0

So I have a list that is monotonically increasing, but has many repetitive values. For example, these are the first few elements:

[0.0, 0.0, 0.0, 0.6931471805599453, 0.6931471805599453, 0.6931471805599453, 0.6931471805599453, 1.0986122886681098, 1.0986122886681098, ...

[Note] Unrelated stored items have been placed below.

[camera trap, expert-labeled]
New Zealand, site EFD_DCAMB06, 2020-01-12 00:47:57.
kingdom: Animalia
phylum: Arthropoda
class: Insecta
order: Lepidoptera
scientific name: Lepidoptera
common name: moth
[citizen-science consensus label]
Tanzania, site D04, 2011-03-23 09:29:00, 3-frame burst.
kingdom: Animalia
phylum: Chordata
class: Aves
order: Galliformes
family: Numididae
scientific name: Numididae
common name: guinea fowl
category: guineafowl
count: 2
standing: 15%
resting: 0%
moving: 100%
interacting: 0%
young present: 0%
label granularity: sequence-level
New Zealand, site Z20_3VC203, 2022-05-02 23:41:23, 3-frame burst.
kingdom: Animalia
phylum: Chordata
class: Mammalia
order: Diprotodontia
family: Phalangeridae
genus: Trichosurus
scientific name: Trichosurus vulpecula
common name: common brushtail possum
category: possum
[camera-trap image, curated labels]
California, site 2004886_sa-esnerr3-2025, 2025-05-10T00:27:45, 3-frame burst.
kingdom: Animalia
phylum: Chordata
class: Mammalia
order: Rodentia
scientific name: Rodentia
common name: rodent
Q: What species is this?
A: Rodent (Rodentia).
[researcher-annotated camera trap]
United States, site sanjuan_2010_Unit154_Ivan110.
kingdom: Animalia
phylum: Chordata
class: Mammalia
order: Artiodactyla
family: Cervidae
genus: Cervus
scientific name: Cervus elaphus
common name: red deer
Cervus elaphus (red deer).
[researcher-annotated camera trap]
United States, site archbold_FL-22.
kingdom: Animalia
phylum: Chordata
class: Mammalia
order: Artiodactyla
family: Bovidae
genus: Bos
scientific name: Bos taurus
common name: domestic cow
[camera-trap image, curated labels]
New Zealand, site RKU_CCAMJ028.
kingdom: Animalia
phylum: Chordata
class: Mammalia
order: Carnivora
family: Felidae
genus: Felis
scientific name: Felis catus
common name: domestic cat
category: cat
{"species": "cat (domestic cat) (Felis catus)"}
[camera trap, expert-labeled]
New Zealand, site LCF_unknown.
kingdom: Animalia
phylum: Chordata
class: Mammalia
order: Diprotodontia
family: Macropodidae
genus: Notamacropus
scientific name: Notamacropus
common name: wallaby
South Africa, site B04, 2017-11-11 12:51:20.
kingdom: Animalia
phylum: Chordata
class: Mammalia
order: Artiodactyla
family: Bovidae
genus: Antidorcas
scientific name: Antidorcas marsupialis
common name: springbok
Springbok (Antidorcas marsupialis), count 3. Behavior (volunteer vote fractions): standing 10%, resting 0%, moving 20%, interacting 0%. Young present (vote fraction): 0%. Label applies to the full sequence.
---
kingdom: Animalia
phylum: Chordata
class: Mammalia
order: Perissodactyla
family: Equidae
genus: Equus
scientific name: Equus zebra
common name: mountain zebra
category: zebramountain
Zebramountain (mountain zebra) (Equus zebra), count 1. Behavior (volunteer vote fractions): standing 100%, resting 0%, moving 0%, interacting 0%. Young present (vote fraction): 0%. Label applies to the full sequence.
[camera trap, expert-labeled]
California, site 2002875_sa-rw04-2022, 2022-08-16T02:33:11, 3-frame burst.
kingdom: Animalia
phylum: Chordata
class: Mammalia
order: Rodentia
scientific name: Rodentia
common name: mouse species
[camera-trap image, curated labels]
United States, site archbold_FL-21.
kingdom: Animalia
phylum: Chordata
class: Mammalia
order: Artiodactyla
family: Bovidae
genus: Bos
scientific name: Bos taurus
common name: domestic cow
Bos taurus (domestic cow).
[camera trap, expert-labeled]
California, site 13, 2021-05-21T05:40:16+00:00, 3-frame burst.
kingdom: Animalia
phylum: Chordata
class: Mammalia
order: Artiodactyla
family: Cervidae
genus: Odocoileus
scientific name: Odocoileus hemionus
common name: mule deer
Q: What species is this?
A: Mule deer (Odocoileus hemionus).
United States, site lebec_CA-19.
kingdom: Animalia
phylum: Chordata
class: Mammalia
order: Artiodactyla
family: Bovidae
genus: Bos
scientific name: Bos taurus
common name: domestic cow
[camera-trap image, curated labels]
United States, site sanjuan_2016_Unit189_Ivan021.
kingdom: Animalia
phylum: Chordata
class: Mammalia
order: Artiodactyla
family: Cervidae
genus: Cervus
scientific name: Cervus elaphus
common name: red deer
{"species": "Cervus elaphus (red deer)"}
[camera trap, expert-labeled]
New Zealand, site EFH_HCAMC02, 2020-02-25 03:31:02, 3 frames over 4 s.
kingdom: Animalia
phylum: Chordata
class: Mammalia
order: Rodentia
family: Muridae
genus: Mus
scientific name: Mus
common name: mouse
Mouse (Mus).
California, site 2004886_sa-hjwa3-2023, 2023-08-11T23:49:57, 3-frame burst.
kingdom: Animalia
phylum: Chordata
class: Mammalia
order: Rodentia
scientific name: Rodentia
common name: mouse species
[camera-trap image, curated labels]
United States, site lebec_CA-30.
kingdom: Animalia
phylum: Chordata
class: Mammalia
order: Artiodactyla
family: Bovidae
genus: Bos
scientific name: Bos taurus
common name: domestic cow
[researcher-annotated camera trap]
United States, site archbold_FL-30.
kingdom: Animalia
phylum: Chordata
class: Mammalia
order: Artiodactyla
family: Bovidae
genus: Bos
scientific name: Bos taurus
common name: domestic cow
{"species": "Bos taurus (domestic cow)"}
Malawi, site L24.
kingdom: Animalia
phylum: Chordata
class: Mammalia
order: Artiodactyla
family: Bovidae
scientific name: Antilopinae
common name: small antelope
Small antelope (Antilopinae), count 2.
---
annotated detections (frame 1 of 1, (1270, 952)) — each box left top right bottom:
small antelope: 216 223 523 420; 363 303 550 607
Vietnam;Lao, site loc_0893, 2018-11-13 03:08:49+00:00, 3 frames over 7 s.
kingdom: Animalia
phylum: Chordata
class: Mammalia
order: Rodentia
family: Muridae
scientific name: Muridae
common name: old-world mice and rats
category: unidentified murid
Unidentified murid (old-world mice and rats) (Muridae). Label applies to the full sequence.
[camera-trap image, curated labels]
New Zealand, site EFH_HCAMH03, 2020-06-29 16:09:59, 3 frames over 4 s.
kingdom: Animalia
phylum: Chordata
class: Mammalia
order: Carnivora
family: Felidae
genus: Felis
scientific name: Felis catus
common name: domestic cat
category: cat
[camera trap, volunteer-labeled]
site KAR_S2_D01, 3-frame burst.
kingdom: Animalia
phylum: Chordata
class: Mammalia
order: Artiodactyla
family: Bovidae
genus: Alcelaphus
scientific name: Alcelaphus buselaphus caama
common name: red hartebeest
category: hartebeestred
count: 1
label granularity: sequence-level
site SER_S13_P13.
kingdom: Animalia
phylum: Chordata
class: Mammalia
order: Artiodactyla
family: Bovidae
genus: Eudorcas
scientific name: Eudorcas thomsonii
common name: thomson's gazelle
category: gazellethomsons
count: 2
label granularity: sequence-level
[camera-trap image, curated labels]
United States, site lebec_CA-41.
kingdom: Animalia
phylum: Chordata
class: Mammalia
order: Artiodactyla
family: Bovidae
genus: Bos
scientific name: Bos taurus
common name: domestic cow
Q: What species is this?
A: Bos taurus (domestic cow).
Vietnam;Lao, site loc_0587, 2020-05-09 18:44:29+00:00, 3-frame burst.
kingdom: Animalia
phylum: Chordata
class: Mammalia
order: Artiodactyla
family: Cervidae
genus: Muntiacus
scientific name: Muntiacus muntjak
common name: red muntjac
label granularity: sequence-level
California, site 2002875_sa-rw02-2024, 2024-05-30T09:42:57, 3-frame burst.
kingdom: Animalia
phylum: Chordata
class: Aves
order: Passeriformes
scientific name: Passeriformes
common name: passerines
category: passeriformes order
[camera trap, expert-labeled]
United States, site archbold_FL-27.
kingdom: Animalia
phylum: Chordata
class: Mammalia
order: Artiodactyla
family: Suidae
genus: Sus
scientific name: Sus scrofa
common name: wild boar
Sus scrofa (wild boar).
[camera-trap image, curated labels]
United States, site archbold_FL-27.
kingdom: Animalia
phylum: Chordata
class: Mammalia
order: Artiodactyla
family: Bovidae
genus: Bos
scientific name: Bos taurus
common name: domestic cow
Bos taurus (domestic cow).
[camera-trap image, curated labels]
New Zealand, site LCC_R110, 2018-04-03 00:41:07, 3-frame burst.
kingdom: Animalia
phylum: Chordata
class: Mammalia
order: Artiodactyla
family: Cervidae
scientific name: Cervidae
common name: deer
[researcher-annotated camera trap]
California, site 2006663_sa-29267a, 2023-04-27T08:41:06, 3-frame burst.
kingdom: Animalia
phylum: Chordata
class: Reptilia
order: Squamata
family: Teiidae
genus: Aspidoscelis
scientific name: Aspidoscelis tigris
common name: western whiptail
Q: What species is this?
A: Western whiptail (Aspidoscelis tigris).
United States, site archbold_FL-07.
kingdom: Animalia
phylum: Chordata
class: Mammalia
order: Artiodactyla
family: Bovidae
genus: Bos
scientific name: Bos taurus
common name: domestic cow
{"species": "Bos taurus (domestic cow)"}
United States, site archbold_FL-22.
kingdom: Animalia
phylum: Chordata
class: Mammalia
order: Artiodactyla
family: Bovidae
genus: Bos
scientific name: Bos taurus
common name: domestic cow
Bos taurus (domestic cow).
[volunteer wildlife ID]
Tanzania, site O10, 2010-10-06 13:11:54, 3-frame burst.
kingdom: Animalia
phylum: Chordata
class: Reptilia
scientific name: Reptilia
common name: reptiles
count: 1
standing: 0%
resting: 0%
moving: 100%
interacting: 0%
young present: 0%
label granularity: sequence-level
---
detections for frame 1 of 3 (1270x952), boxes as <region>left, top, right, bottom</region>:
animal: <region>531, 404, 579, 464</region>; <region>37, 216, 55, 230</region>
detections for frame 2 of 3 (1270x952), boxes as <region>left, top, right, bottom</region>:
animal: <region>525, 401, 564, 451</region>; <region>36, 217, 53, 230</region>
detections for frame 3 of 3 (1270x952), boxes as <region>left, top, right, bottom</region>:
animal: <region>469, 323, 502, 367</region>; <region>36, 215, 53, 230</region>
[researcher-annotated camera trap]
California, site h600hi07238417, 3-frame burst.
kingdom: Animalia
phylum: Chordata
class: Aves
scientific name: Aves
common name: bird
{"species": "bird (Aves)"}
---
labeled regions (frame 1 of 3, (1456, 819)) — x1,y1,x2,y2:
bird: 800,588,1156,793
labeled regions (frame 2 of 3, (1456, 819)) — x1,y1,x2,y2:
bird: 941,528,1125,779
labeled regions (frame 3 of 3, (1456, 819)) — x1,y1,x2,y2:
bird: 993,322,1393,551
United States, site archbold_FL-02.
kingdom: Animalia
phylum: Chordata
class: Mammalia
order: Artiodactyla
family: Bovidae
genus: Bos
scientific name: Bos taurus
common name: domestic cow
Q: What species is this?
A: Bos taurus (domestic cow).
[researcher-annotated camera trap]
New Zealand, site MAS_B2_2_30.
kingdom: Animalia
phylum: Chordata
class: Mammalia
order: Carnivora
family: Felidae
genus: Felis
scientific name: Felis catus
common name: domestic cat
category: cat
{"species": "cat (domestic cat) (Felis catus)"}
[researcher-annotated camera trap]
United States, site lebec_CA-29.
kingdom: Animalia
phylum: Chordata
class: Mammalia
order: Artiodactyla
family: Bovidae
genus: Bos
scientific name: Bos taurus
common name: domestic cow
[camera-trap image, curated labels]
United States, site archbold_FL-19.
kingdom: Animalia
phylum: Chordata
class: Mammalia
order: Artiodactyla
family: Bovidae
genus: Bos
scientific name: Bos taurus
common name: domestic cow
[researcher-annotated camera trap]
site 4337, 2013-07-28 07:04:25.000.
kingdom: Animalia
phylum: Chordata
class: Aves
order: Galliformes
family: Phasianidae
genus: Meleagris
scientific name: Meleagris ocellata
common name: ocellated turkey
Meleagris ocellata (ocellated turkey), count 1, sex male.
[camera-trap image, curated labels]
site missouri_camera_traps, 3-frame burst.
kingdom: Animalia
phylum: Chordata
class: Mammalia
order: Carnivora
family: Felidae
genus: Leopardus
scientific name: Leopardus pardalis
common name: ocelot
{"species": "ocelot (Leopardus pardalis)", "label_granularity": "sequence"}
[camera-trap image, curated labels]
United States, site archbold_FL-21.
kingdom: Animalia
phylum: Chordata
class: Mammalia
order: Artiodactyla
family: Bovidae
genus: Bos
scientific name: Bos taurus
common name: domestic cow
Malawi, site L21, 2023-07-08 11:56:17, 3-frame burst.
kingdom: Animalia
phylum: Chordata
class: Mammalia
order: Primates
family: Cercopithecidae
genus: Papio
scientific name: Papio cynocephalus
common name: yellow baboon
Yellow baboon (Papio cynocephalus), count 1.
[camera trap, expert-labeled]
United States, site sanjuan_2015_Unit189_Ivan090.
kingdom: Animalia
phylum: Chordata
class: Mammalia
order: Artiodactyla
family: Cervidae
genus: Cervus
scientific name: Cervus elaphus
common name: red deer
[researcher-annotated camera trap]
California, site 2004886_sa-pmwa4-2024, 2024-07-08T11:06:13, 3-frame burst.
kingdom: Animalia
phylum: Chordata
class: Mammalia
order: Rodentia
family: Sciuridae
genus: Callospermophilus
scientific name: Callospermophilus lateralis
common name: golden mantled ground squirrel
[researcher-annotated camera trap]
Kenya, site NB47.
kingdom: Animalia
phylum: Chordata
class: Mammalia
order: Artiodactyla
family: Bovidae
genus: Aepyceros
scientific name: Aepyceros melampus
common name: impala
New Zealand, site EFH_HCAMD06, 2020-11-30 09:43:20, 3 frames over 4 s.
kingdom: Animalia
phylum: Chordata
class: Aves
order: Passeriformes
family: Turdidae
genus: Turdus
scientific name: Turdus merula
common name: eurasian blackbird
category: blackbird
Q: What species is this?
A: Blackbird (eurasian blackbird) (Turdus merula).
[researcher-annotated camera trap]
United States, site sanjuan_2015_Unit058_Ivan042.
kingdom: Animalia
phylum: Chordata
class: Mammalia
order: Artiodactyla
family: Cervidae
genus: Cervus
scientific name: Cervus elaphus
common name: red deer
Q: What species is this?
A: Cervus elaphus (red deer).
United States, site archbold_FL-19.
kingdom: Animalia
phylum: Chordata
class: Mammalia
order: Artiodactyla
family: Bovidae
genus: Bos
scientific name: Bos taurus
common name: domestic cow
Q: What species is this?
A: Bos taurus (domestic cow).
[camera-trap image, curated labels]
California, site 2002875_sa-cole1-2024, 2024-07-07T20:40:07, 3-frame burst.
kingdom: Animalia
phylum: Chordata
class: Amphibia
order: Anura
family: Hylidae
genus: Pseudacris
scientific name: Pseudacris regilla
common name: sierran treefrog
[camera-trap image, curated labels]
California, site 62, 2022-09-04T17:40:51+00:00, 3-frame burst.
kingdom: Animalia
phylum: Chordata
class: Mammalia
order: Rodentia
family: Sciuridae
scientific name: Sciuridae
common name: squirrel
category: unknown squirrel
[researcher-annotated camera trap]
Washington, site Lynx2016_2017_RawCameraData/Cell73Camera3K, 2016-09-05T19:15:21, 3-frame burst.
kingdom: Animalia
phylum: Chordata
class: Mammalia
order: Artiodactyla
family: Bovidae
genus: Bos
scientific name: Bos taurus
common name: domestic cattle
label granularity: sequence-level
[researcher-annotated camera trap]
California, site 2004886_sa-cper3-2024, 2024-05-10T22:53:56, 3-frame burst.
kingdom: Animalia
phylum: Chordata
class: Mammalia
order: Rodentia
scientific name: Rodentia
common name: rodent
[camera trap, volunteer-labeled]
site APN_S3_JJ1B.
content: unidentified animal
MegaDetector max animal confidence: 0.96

What is an efficient way to get a list of indices where jumps happen? E.g. here, 2 would be the first index.

900edges
  • 173
  • 8

3 Answers3

1

You can do so using list comprehension, enumerate and zip.

x = [0.0, 0.0, 0.0, 0.6931471805599453, 0.6931471805599453, 0.6931471805599453, 0.6931471805599453, 1.0986122886681098, 1.0986122886681098]

print([i for i, t in enumerate(zip(x, x[1:])) if t[0] != t[1]])

>>> [2, 6]

Basically you are combining the list with itself shifted by 1. You only want the indexes where the values between the two lists differ.

If you have very large lists then you could use the numpy module to do something similar.

import numpy as np

x = np.array([0.0, 0.0, 0.0, 0.6931471805599453, 0.6931471805599453, 0.6931471805599453, 0.6931471805599453, 1.0986122886681098, 1.0986122886681098])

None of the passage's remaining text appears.